Frank - I agree that the book, like most others in the genre, is over-promoting. However, I think that it is useful in that it can help people to stop saying "it's an investment" when they buy an expensive car, an expensive house, or expensive clothes, etc.ReplyDelete
There are certainly many house flippers who lost money. There are also many people who should never have been doing house flipping in the first place. Admittedly - books like this one don't really help you identify whether you would be a good flipper - or help you along the path of identifying a business that you would be good at.
I certainly agree that a large number of new businesses are no longer in business in 5 years - some of them by design, though. I think that many people go about a new business the wrong way - they put too much into it and get themselves extended. There is an unfortunate attitude that "if I just give this my all, then it HAS to work", but unfortunately that's not how things work. The successful entrepreneurs that I know look for businesses with small startup costs or that they can leverage their existing operations to get going, and they typically don't commit more than 10-15% of their assets to any one venture. They are typically EXTREMELY diversified, but are always willing to listen to ideas that might be worthwhile. They are also typically very concerned about the failure mode or any one business.
Finally, I have to agree with you in general - many people are not cut out to be entrepreneurs, and they should not force it. People need to find what works for them, and if investing in CDs works for them, then that's great. For others, it might be investing in stocks, or real estate - but maybe the CD investors don't have the skill set or can't sleep at night - and that's not a personal failing, it's just how they are. Also, many people that get into real estate investing want to make a lot of money right away and go for the riskiest deals that long-term participants in the market would avoid (like flipping).

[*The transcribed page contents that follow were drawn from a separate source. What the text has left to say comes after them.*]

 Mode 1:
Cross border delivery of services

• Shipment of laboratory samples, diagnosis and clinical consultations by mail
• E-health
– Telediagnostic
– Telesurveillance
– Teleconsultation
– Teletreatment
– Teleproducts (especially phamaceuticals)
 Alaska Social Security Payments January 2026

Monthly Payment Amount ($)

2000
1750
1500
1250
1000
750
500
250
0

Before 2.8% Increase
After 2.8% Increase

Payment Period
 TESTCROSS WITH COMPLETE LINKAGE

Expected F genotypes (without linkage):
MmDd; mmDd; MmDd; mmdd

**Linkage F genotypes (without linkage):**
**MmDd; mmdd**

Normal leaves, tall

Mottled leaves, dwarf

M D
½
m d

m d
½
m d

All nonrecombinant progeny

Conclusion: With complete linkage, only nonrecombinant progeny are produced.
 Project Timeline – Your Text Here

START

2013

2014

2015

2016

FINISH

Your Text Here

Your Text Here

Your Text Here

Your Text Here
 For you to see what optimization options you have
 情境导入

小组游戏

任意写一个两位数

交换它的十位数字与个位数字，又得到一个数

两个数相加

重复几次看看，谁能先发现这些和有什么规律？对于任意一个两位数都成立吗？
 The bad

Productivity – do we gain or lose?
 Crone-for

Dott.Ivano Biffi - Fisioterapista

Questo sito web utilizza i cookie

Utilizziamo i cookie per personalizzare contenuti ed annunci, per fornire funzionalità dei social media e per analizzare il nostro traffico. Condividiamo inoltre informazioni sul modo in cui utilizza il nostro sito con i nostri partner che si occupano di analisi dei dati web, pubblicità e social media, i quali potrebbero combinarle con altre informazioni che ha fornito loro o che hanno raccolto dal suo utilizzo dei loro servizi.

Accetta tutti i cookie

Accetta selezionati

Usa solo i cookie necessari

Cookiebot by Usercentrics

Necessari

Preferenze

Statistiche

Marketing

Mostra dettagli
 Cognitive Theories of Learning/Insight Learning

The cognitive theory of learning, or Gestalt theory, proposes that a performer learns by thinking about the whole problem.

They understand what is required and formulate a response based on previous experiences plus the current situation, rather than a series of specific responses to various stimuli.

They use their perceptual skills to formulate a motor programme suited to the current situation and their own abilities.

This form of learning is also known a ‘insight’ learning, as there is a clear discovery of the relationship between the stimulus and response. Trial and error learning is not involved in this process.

It's like someone who decides to "invest in the stock market" by only buying penny stocks, which are super-volatile as you know. They then lose their money and go away saying what a bad deal the "stock market" is. Well, sure -if you play it like they did, then it's terrible. However, if you bought solid, blue-chip stocks, or utility stocks, or the SP500, then investing in the stock market is a whole different story.
Frank - I note your comment about writing books - here's an idea for you that might make money: why not write a book about how regular people come away from books that over-sell and then get into trouble? Don't leave it on a downer, though - point out the specific risks that the books failed to mention, and also point out how the regular person could actually have achieved a good investment.
For example, someone goes to a seminar, buys a foreclosure, invests in it to fix it up, sells it, but ends up taking a loss. We would then look at the risk of things like 1) undisclosed defects in the property, 2) cash-outlay, 3) cost overruns for materials or trades, 4) market delay, 5) changes in market forces, etc. We then go back and look at the deal or a similar deal and show how the person could have won. For example, should they have ceased bidding at the auction once the price passed a certain point? Should they get experience in the trades thenselves so that they can do their own fix-up?
In terms of entrepreneurial activity, if you chose to write a book like this, it would be a minimal cost outlay of materials and capital (although a lot of time) that might pay off pretty well.